UNIDENTIFIED MALE: We have to remember that Musk comes from a culture of SpaceX where he built in the culture there that is acceptable for our $100

million rocket to explode and you can move on and build another one the next day. If you come from that kind of environment messing up a checkmark

on Twitter is honestly not as big a deal I think from their eyes.

MUSK: It's very important to accelerate the transition to sustainable transport.

SEBASTIAN (voice over): Beyond the chaos Musk is a leader known for his desire to change the world and for having some success doing it.

MUSK: Well, I think it's very important for there to be an inclusive arena for free speech.

SEBASTIAN (voice over): His vision for Twitter, a company he tried to back out of buying may prove his most divisive yet Clare Sebastian, CNN, London.


KINKADE: I'm joined now by CNN Senior Media Reporter Oliver Darcy to walk us through this. So Elon Musk virtually issuing an ultimatum commit to this

extremely hardcore work or leave where we see more people at Twitter heading for the exit.

OLIVER DARCY, CNN SENIOR MEDIA REPORTER: I think most certainly I've been talking to a couple people at Twitter today and some former employees. And

it seems like almost everyone I'm talking to plans on taking these three months of severance pay and just getting out of there. And they list a

number of reasons.

But one being the toxic work environment that they think Elon Musk has introduced to Twitter, they were very proud of the work environment that

had been fostered over the years before. And now they think that Elon Musk has come in broken a lot of stuff laid off staff hasn't been communicative.

And they just really want no part of this company. At least these are the people that I'm talking to. So it'll be interesting to see, you know, given

that he did lay off half the staff recently. And given that a not insignificant amount of people seem to be ready to head for the door.

How many people are going to be at Twitter by the end of the week? And will the company just be able to support basic functions given that they have

lost so much talent in the past month?

KINKADE: I mean, that is the big question, right? Who is going to replace some of those key figures? I haven't heard Elon Musk suggesting he's going

to go on some sort of hiring drive.

DARCY: Yes. And he's even saying now that he expects someone else at some point to take over for Twitter. So we'll see what happens. But you know,

when you're asking people to work, what he describes as you know, extremely hardcore, and you're seemingly not providing any paid bumps, you're making

them come to the office, they were working, like you said, a lot of them were working remotely before and had that opportunity to do so.

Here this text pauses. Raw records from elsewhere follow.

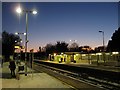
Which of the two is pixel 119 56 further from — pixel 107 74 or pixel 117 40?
pixel 117 40

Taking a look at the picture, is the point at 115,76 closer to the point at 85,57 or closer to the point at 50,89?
the point at 50,89

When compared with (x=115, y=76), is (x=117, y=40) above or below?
above

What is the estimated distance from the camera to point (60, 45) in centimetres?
17025

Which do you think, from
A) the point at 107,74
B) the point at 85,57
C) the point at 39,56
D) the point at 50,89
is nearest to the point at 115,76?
the point at 107,74

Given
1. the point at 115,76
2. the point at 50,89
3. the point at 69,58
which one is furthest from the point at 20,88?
the point at 69,58

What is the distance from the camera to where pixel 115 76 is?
2650 cm

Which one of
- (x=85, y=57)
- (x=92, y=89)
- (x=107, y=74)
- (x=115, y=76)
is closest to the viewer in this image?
(x=92, y=89)

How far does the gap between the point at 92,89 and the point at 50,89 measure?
3020mm

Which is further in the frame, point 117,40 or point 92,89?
point 117,40

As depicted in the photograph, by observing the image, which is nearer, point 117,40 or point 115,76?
point 115,76

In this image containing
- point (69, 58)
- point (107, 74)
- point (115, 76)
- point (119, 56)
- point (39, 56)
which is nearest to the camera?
point (115, 76)

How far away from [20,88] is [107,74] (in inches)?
579

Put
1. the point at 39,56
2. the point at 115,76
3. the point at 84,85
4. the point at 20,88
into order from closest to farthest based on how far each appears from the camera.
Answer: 1. the point at 84,85
2. the point at 20,88
3. the point at 115,76
4. the point at 39,56

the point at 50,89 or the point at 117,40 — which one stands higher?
the point at 117,40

It's hard to imagine why you would want to stay at that company. So I think he's in an interesting bind. And it's also hard to find Imagine how he'd

attract new people with these lack of incentives to come work for him?


KINKADE: I mean if anything - there are certainly - incentives and interesting like seeing that piece that Clare Sebastian put together

showing him proud of sleeping at work in a factory to fix an issue. Is he out of touch with reality?

DARCY: And he's - I think sleeping now at the office and Twitter. And you know, you saw one of the other people an executive, she tweeted a photo

where she slept at the office and it didn't - wasn't really well received.

I think that post pandemic and post pandemic America, it's really hard to get people on board with some of these work culture. I mean, before the

pandemic, sleeping at the office, I think would have been overboard for most people.

But now where companies are so much more flexible on where you can work your hours of work. You've seen people quiet quitting, you know, the idea

that you would devote your entire being to work just seems a bit out of touch.

KINKADE: OK exactly. Oliver Darcy, good to have you with us thanks so much!

DARCY: Thank you.

KINKADE: And thanks for joining us that was "Connect the World". I'm Lynda Kinkade. Stick around "One World" with Zane Asher after this break.